Dans les collèges de Saint-Nazaire, des dispositifs sont mis en place pour favoriser l’accueil et l’intégration des élèves allophones, les enfants qui ont une langue étrangère pour langue maternelle.
Comme chaque matin, ce 12 novembre, Delphine Toutin accueille sa classe avec une série de questions, un échange autour du jour férié de la veille et des activités du week-end. L’enseignante d’UPE2A NSA (voir lexique ci-dessous) au collège Anita-Conti rappelle ainsi ce que marque le 11 novembre, s’intéresse à chacun de ses onze élèves et convoque le vocabulaire du quotidien.

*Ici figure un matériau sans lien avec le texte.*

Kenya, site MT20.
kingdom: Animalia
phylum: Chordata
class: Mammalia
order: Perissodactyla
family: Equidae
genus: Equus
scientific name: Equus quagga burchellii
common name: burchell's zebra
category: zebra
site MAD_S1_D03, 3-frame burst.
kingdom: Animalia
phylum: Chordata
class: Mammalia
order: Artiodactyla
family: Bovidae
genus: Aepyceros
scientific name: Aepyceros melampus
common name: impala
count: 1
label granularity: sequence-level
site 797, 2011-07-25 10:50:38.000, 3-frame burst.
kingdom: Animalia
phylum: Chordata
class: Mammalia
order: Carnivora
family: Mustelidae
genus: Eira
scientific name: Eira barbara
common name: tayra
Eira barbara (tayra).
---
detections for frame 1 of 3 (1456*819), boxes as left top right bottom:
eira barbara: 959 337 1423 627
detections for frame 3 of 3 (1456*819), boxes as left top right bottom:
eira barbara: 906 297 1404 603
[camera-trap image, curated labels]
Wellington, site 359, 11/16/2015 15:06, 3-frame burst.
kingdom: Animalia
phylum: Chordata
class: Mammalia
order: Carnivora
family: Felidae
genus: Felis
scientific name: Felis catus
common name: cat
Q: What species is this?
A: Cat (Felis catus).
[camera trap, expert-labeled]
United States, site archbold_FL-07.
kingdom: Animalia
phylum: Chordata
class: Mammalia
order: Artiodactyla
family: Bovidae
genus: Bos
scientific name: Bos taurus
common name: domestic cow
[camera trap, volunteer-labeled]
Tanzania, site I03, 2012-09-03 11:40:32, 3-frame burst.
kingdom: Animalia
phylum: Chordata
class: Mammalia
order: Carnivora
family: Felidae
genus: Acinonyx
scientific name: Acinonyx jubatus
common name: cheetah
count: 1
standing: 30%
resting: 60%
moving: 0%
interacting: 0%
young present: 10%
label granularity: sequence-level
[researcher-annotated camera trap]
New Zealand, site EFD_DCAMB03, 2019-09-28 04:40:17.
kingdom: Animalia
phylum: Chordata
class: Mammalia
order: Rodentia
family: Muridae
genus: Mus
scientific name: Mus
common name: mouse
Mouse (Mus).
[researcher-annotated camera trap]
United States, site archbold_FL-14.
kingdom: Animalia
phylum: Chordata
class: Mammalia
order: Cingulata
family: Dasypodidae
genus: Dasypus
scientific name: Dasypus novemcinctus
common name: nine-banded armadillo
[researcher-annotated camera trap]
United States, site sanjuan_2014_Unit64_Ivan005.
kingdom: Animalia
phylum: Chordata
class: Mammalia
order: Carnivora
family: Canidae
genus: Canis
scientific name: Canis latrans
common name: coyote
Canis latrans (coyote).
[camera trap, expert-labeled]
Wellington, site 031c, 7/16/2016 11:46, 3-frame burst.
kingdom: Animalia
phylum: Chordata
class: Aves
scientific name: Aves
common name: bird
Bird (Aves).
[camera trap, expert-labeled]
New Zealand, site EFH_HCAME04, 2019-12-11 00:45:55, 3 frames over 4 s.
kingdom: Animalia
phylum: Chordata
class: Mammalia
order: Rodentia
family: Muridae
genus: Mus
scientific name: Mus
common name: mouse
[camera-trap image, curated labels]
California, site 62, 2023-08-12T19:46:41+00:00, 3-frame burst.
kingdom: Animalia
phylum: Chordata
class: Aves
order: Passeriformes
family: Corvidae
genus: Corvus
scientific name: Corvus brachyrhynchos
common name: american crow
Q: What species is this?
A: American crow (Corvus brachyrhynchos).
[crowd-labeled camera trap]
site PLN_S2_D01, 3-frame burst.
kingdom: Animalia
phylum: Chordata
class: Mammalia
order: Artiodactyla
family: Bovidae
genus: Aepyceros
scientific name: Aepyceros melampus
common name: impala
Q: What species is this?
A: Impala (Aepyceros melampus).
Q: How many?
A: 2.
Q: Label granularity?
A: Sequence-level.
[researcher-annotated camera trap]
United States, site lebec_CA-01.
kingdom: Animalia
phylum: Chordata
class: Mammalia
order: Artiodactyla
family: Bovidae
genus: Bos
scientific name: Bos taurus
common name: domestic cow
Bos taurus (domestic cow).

« Qu’as-tu fait, Aïcha ? » « J’ai vu un film au cinéma » D’autres répondent qu’ils ont joué au football ou cuisiné du maffé, plat africain à base d’arachides. La plupart de ces jeunes ont environ 15 ans et sont récemment arrivés de Guinée, du Mali ou de la Côte d’Ivoire, seuls, en ayant peu ou pas du tout fréquenté l’école. Nombre d’entre eux vivent en foyer, à plusieurs kilomètres de Saint-Nazaire.
Lexique
- Élève allophone : jeune de moins de 18 ans arrivé en France depuis peu et parlant une, voire d’autres langues que le français. Certains parlent le français, d’autres pas. Certains sont allés à l’école, d’autres jamais ou peu.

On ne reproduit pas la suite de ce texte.